• Data excerpts:
/---

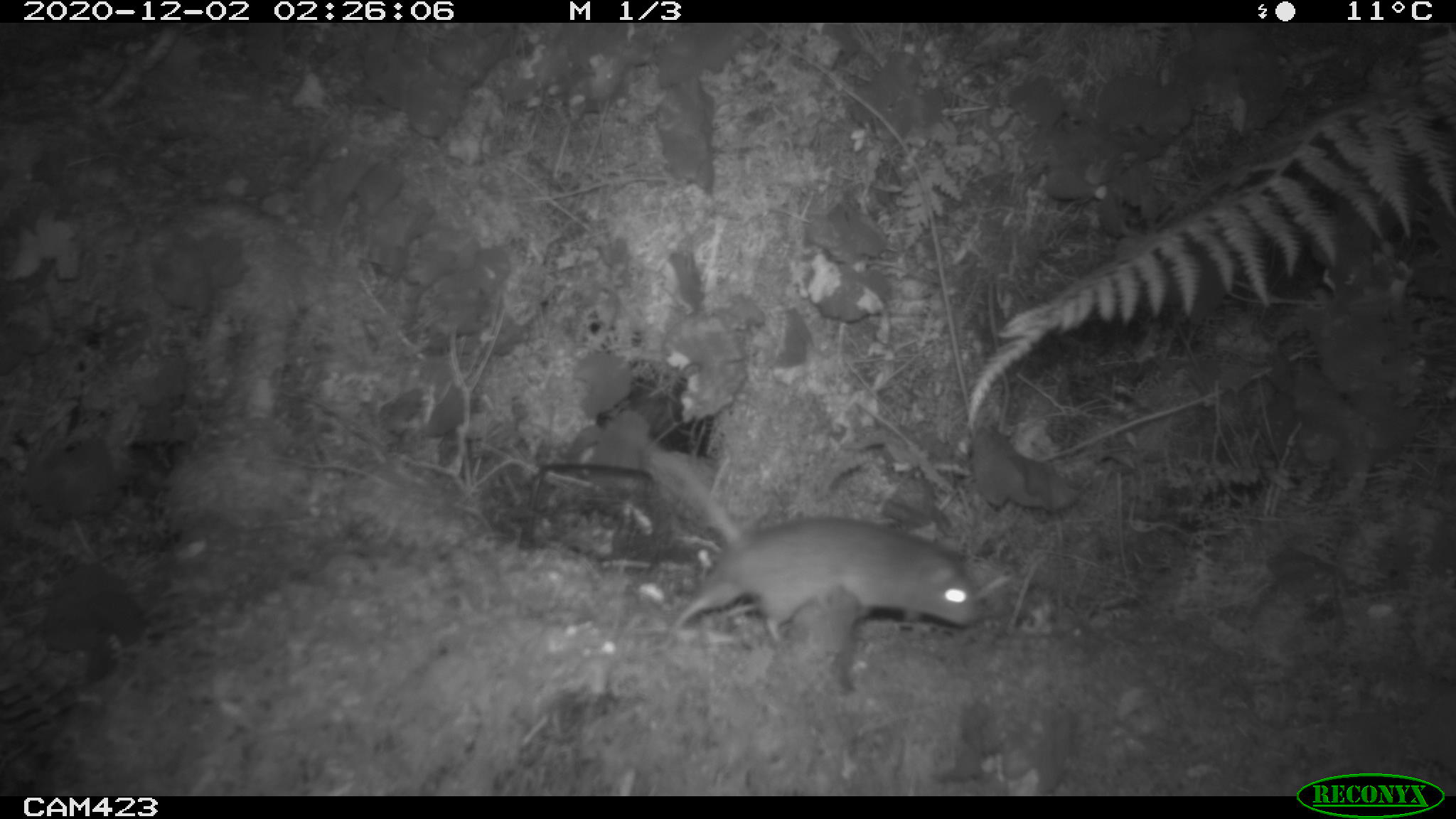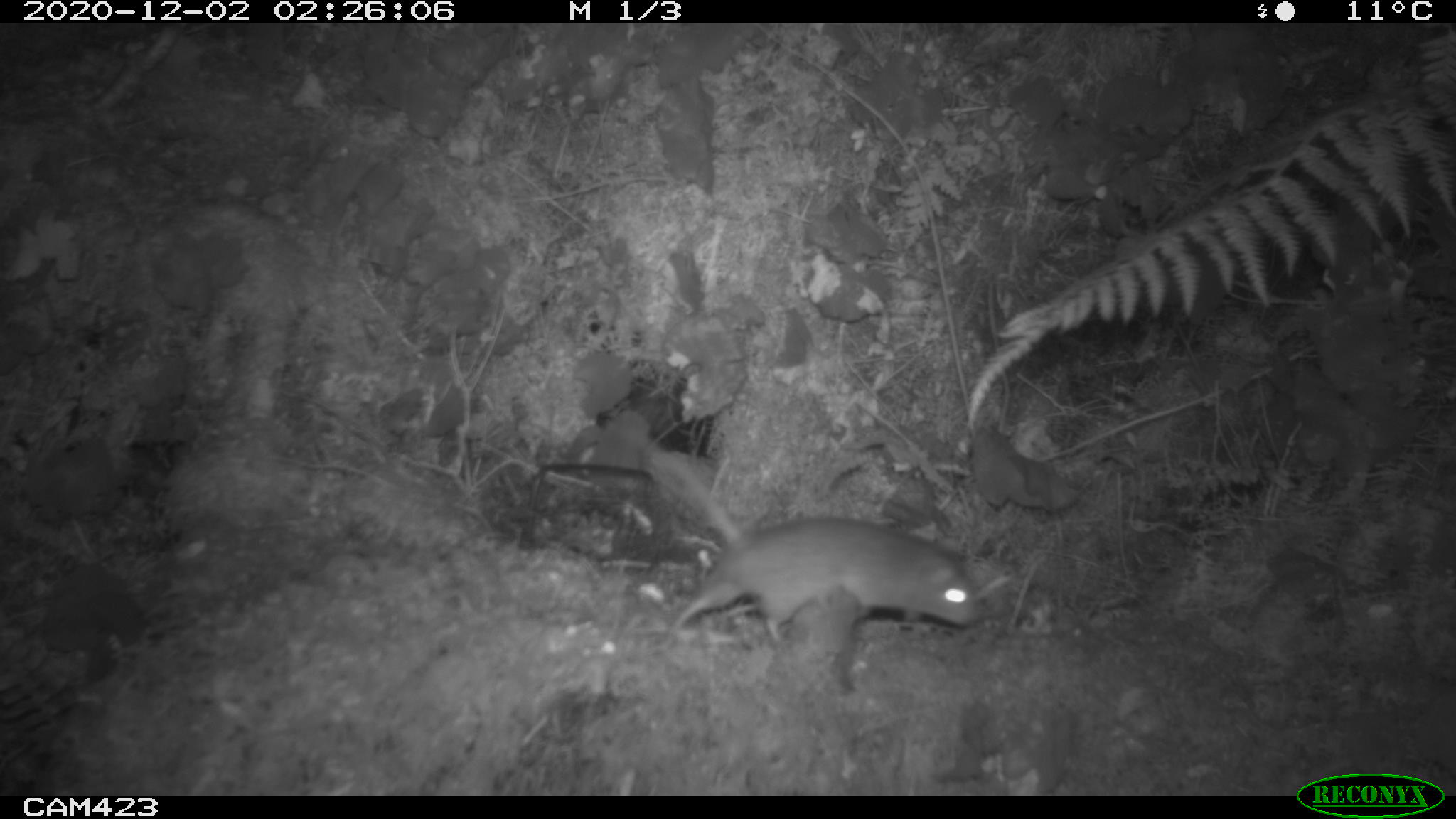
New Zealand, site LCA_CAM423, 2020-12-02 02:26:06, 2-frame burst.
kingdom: Animalia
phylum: Chordata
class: Mammalia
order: Rodentia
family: Muridae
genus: Rattus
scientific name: Rattus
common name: rat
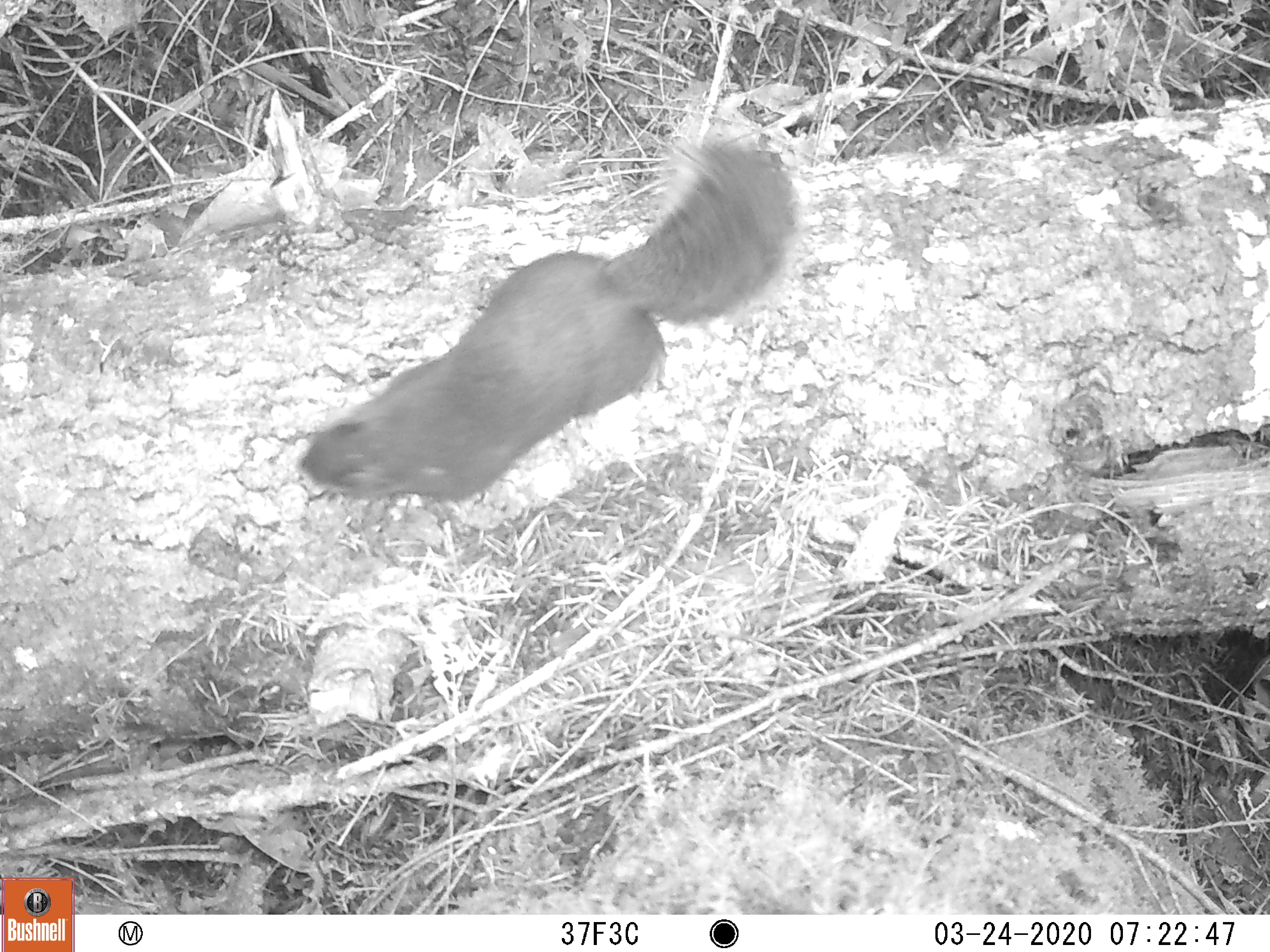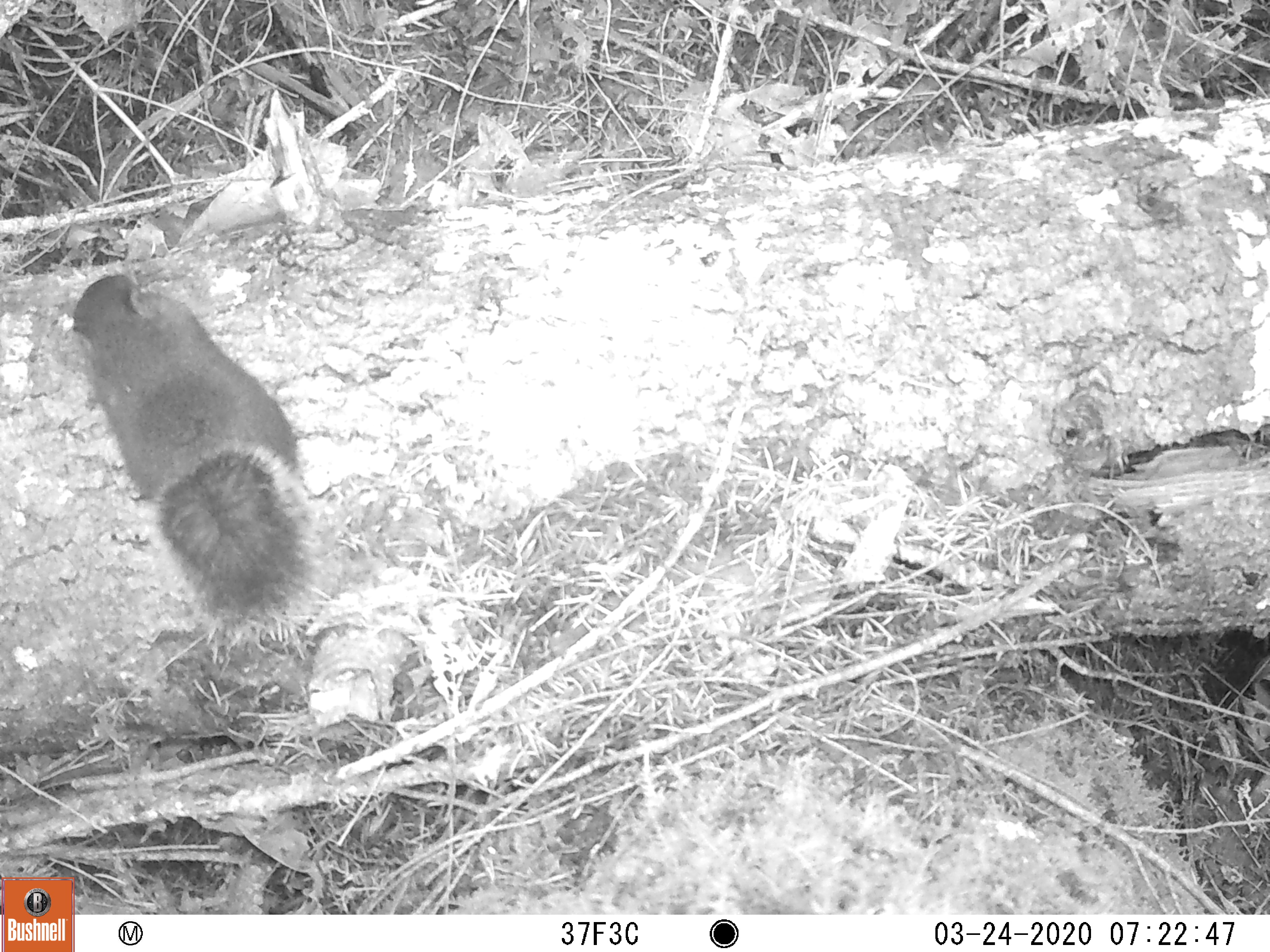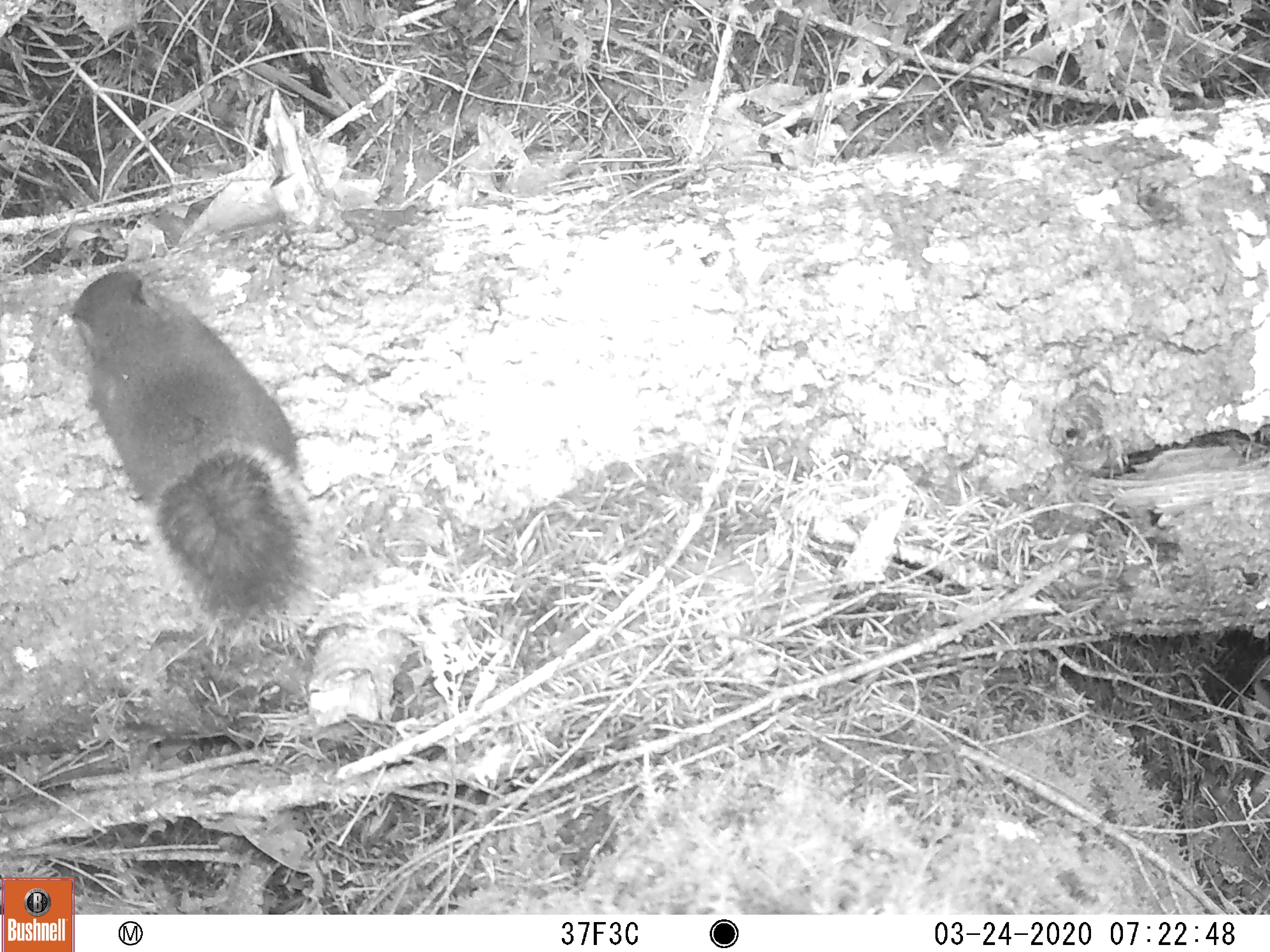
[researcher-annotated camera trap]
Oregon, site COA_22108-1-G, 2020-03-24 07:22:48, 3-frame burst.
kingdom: Animalia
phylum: Chordata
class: Mammalia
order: Rodentia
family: Sciuridae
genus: Tamiasciurus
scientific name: Tamiasciurus douglasii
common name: douglas squirrel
Douglas squirrel (Tamiasciurus douglasii).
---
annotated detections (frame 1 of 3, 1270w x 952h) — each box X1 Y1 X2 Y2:
douglas squirrel: 277 104 829 543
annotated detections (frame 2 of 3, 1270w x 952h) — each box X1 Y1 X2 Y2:
douglas squirrel: 50 245 358 667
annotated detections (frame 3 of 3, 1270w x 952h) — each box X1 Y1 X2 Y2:
douglas squirrel: 48 239 363 668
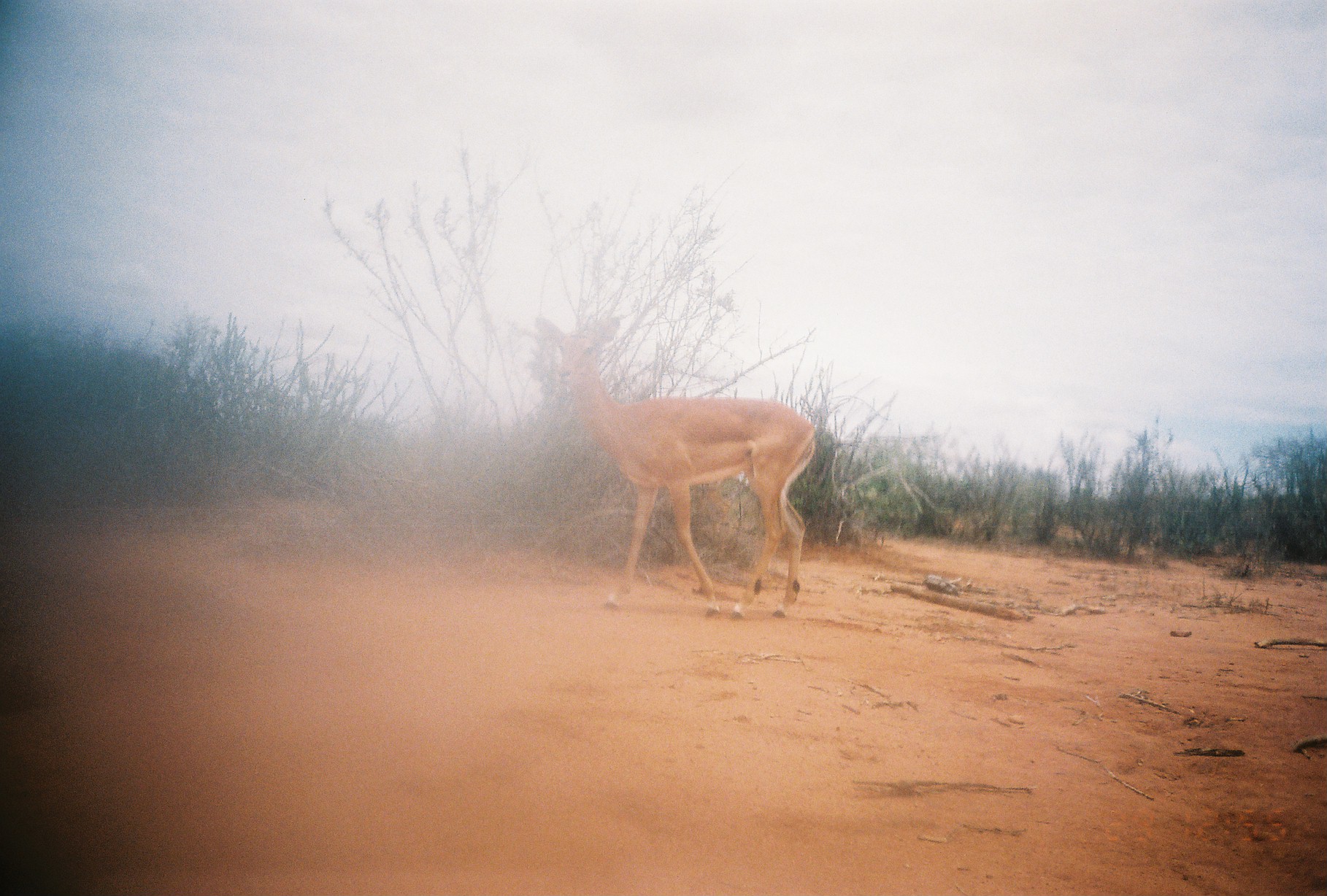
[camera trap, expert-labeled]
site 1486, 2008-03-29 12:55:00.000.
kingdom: Animalia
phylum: Chordata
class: Mammalia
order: Artiodactyla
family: Bovidae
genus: Aepyceros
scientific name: Aepyceros melampus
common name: impala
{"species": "Aepyceros melampus (impala)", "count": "1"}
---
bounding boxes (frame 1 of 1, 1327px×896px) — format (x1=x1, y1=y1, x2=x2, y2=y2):
aepyceros melampus: (x1=532, y1=312, x2=816, y2=619)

\---

• Task item: All lines in the listing above with the string "trap" should be returned.

• Written answer:
[researcher-annotated camera trap]
[camera trap, expert-labeled]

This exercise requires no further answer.